THE CATHOLIC CHURCH

Pope Francis contemplates appointing a female cardinal

Observers believe pontiff is likely to make changes to allow a bigger role for women in the Church

Nuns at a religious event in Madrid in 2011. / LUIS SEVILLANO

It’s not a joke. It’s something that Pope Francis has thought about before: naming a woman cardinal. Those who know the pope, both before and after he took over from Ratzinger, say that the first Jesuit pontiff is not only surprising people with his comments, but also with his actions. And this has been happening throughout his first six months in the role.

Those who think that Francis – who has all the simplicity of a parish priest – is a naïve man are wrong. This pope isn’t an ordinary pope. He has come to St. Peter’s with concrete plans for the Catholic Church: he wants to revive Christianity by taking it back to its origins.

The symbolism of his actions began when he first appeared on the balcony at St. Peter’s, calling himself “a bishop” and asking the people to bless him. Since then, he has wasted no time in making unexpected decisions, which have shocked those both inside and outside the Church.

And he will continue to do so, especially with his plans to appoint a female cardinal. He knows that a woman’s role in the Church is an unresolved issue that cannot wait any longer. He was clear about this during his interview with La Civiltà Cattolica last week. “The Church cannot be herself without the woman and her role,” he said. “The woman is essential for the Church. Mary, a woman, is more important than the bishops. I say this because we must not confuse the function with the dignity.”

Some would argue that women are not allowed to be deacons as they were 800 years ago

In other words, it was as if Pope Francis was saying: “The Church isn’t complete because the woman’s role is missing.”

How can he introduce that essential component? He answered the question himself during the interview: “We must therefore investigate further the role of women in the Church. We have to work harder to develop a profound theology of the woman.”

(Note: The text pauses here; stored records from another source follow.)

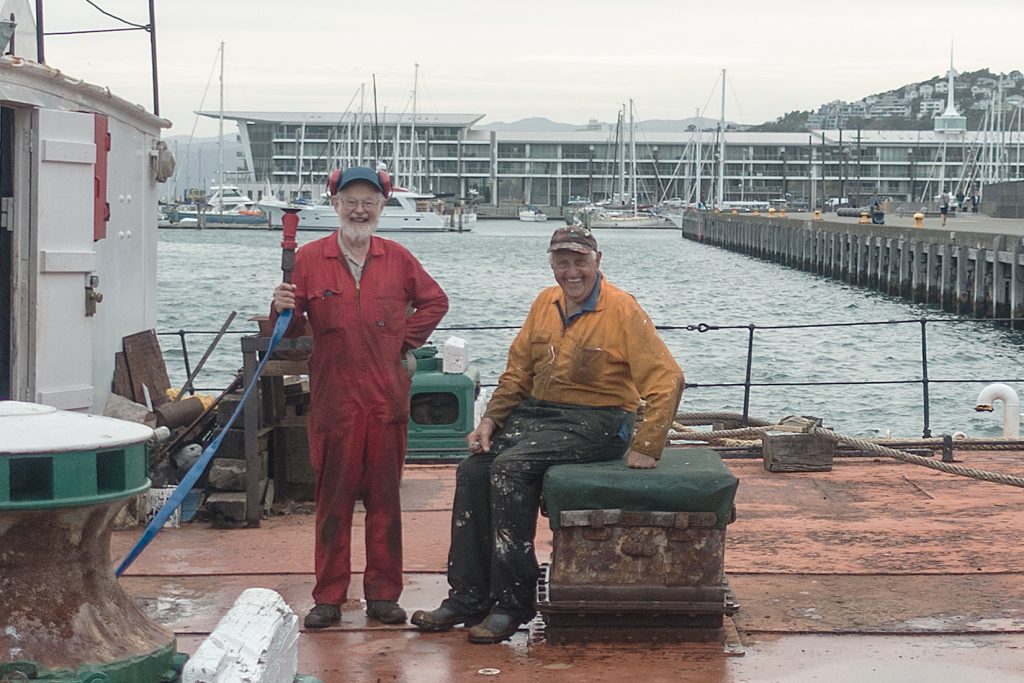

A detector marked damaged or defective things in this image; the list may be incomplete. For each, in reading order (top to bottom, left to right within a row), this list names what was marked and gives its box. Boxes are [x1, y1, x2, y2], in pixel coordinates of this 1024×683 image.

rusty metal base of capstan [0, 499, 180, 679]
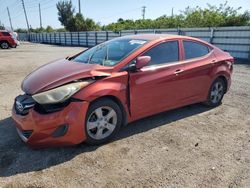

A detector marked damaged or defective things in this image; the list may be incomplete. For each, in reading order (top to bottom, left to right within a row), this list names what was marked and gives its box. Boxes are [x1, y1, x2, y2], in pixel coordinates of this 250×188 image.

crumpled hood [22, 58, 112, 94]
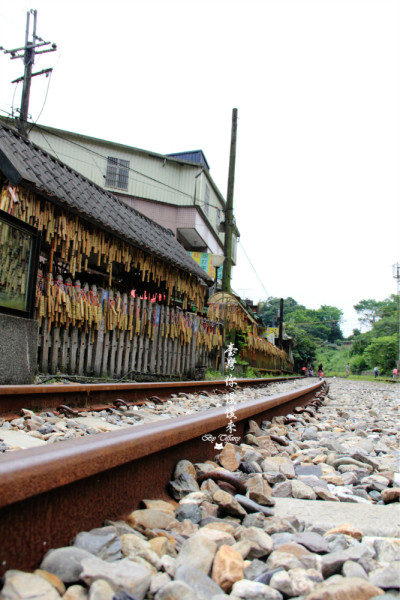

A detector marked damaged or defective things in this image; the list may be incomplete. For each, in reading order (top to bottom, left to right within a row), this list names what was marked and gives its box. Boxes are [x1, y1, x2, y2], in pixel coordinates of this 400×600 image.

rusty rail [0, 380, 326, 576]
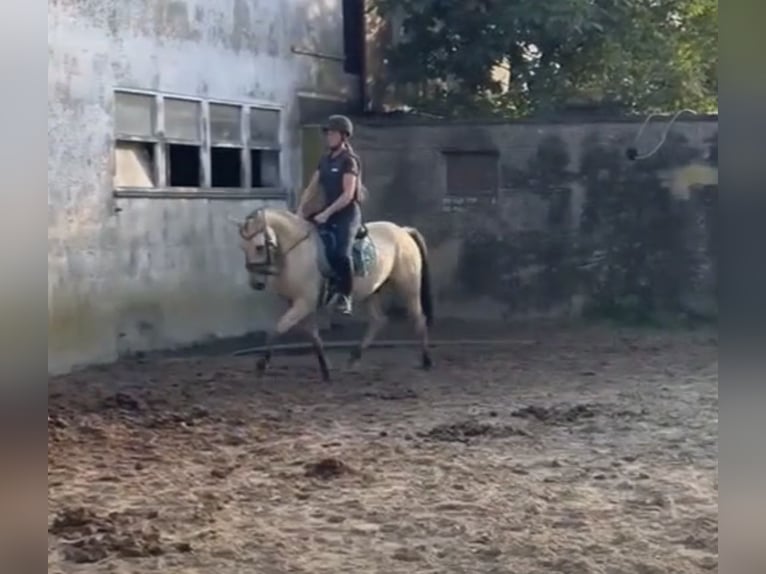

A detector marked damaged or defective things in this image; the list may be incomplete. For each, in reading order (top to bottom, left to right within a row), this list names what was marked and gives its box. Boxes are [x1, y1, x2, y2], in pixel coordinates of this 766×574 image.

broken window [448, 151, 500, 198]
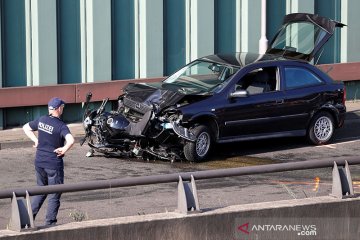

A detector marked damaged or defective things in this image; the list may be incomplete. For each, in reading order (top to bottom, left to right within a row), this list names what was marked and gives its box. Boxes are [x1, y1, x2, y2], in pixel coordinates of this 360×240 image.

crumpled hood [124, 82, 186, 111]
severely damaged car [81, 14, 346, 162]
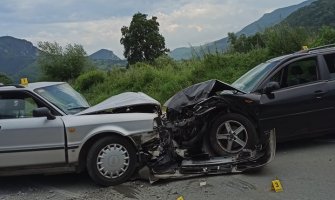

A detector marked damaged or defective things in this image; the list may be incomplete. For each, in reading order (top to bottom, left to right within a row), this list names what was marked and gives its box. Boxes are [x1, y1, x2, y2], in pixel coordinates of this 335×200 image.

crumpled hood [77, 92, 161, 115]
silver damaged car [0, 81, 276, 186]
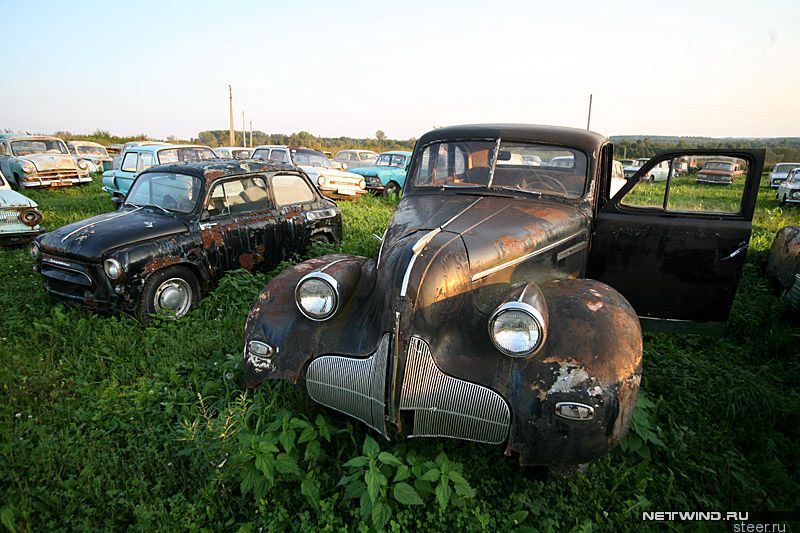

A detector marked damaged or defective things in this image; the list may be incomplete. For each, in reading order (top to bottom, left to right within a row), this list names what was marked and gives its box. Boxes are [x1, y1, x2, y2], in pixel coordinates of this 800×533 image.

wrecked car [0, 168, 42, 245]
wrecked car [0, 134, 91, 188]
wrecked car [101, 143, 217, 202]
rusty black car [30, 157, 340, 316]
wrecked car [32, 158, 340, 316]
wrecked car [252, 144, 368, 201]
rusted fender [242, 254, 382, 386]
wrecked car [350, 151, 412, 196]
abandoned car row [3, 123, 796, 466]
rusty black car [242, 124, 764, 466]
wrecked car [242, 124, 764, 466]
rusted fender [506, 278, 644, 466]
wrecked car [764, 225, 796, 310]
rusted fender [768, 224, 800, 290]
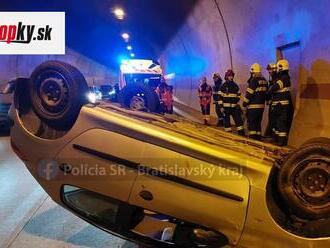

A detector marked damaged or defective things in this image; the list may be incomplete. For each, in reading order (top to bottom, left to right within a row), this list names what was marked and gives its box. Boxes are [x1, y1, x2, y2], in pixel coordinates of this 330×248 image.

overturned yellow car [5, 61, 330, 247]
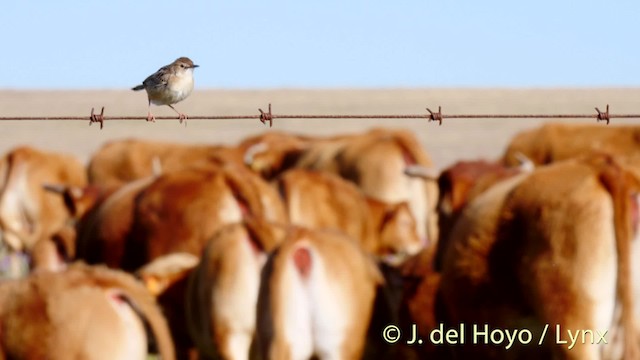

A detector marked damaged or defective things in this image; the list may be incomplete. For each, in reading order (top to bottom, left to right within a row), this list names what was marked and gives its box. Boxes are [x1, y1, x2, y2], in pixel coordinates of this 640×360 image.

rusty wire [0, 102, 636, 128]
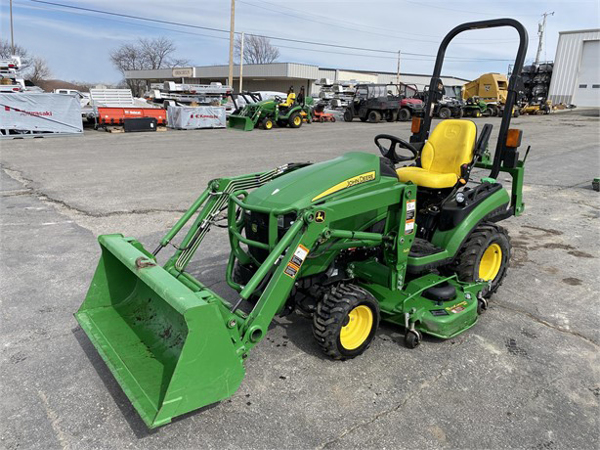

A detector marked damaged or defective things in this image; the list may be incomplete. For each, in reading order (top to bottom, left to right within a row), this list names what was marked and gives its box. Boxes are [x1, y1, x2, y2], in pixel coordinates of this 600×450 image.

cracked pavement [0, 110, 596, 448]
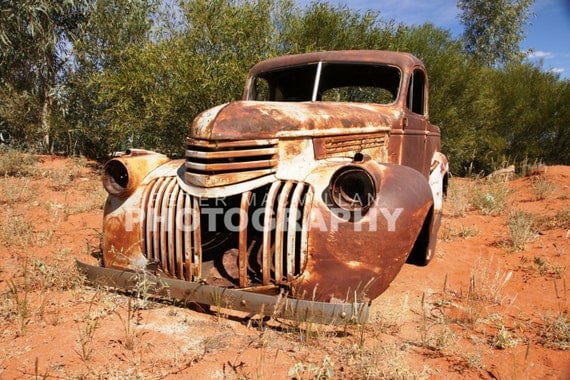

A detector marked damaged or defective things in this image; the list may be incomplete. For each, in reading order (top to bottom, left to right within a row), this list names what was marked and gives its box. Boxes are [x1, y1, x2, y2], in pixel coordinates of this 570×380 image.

rusted metal surface [93, 50, 446, 324]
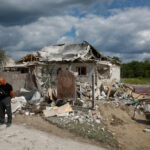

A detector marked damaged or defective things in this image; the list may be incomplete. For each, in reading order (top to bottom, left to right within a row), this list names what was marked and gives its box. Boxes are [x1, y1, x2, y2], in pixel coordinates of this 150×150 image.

damaged house [4, 41, 120, 99]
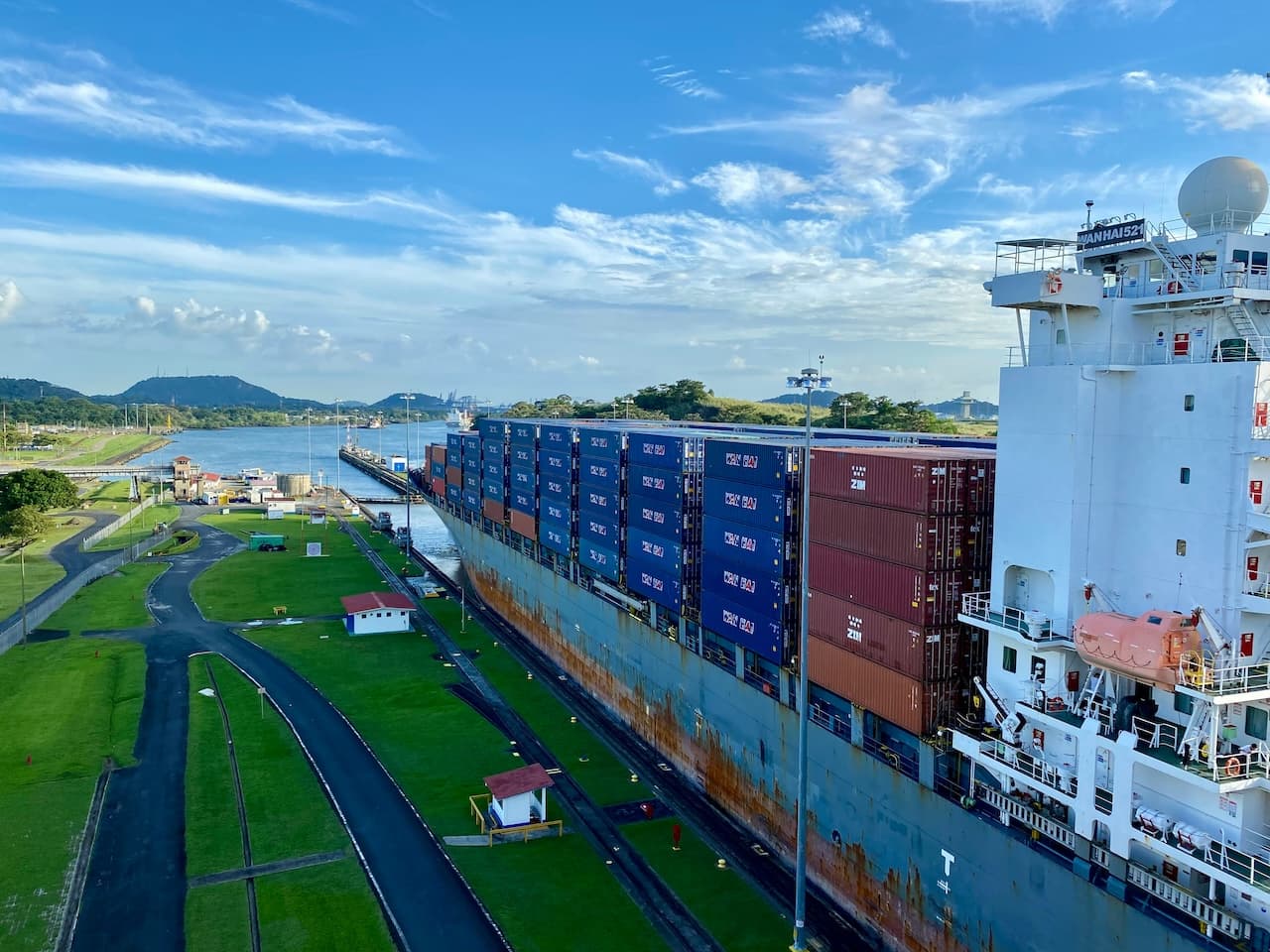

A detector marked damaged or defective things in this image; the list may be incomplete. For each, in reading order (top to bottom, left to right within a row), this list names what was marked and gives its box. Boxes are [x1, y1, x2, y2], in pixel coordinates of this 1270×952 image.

rusty hull streak [469, 565, 980, 952]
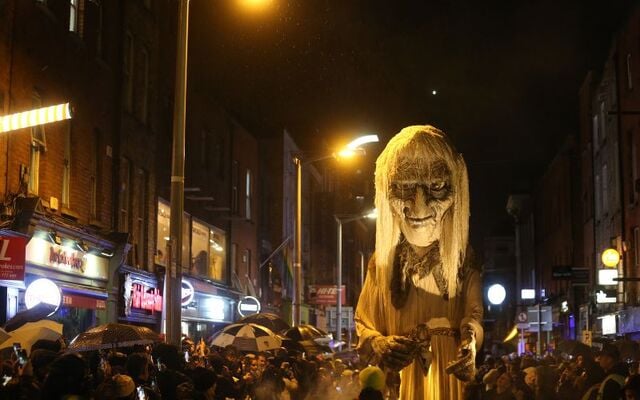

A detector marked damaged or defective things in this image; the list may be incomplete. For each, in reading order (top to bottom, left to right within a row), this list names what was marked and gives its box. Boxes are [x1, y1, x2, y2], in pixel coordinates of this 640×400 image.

tattered fabric cloak [352, 126, 482, 400]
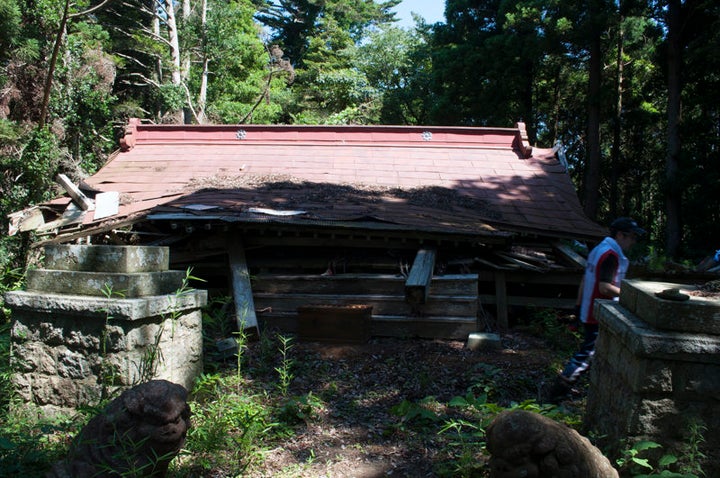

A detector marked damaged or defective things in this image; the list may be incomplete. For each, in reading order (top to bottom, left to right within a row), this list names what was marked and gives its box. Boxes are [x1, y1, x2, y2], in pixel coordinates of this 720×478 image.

And that theology, according to the pope, cannot be construed within the Vatican’s walls.” The feminine genius is needed wherever we make important decisions,” he said.

He may pave the way with discussions that urgently put the issue of a woman’s role in the Church on the table, or better yet, “in front of the altar.” And one of those gestures could be the naming of the first female cardinal. Is that feat impossible? No, because canonical law states that cardinals don’t have to be priests, they can be deacons.

Some would argue that women are not allowed to be deacons as they were 800 years ago among the first Christian communities. But this is one of the reforms that Francis has in mind; it is not based on any dogma. A woman could become a deaconess tomorrow if he so desired.

As Phyllis Zagano of Loyola University in Chicago, an expert on the issue, wrote: “A female deaconess is not an idea for the future. It is an issue for the present and today.”

Zagano brought up the matter with Cardinal Ratzinger before he became pope. “This is something that is being studied,” he told her. Pope Benedict XVI did not follow through but Pope Francis might.

The Armenian Apostolic Church and the Greek Orthodox Church, which have close links to the Vatican, both have deaconesses.

Any woman who is appointed deaconess can indeed become a cardinal without having to change canonical law.

Cardinals serve as advisors to the pope and their primary function is to elect a new pontiff.

“Knowing this pope, he wouldn’t hesitate before appointing a woman cardinal,” said one Jesuit priest. “And he would indeed enjoy being the first pope to allow women to participate in the selection of a new pontiff.”